## PASSAGE GIVEN
-- Start --
When your request will succeed, the download will senf the binary mp3, it's mime type, a possible suggested name for storing a file in your local file system. The answer may as well return an error status, an html page (such as an log-on form, or reason why your request was denied by the server).


Le mer. 25 déc. 2019 à 18:02, luciano de souza <[hidden email]> a écrit :
Hello all,
Cultura FM radio has some interesting audios about classical music.
I'd like to download it automatically.
The steps are:
1. To get the page with http.request;
2. To match urls started with 'http://' and ended with '.mp3';
3. To record the urls in a file.
My problem is the step 2. I could not find a pattern to match urls like:
http://midia.cmais.com.br/assets/audio/default/CENA_00087___P___24_12_10_1293450448.mp3

Let me show to you my attempt:

local http = require('socket.http')

local target = 'http://culturafm.cmais.com.br/cena-brasileira/cena-brasileira'

local content, status = http.request(target)

if status == 200 then
        local file = io.open('url.txt', 'w')
-- End --
## WHAT TO PRODUCE
Answer these about the forum thread:
(a) According to the reply at the top, what does a successful download send besides the binary mp3?
(b) Which radio station's audios does the poster want to download?
(c) What file name does the code open for writing?

## SUPPLIED ENTRIES
-- Start --
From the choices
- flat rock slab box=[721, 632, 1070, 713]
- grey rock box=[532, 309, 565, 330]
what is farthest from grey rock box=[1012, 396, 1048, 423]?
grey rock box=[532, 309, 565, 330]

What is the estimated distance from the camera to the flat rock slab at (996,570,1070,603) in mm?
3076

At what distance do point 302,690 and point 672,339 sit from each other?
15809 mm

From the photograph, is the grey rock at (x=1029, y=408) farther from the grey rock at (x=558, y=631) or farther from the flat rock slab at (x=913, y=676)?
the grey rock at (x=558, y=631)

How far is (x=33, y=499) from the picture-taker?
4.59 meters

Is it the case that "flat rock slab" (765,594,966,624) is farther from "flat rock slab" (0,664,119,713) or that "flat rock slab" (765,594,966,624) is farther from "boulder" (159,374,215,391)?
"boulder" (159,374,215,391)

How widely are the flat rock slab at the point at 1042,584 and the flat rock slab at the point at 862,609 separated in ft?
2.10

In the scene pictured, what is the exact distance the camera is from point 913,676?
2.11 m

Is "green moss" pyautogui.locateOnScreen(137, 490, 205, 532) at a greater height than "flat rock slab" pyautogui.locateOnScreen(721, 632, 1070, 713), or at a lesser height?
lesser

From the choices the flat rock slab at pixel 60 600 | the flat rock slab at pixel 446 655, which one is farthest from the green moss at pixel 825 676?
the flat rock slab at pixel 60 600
-- End --
## WRITTEN SOLUTION
(a) Its mime type and a possible suggested name for storing the file in the local file system.
(b) Cultura FM.
(c) url.txt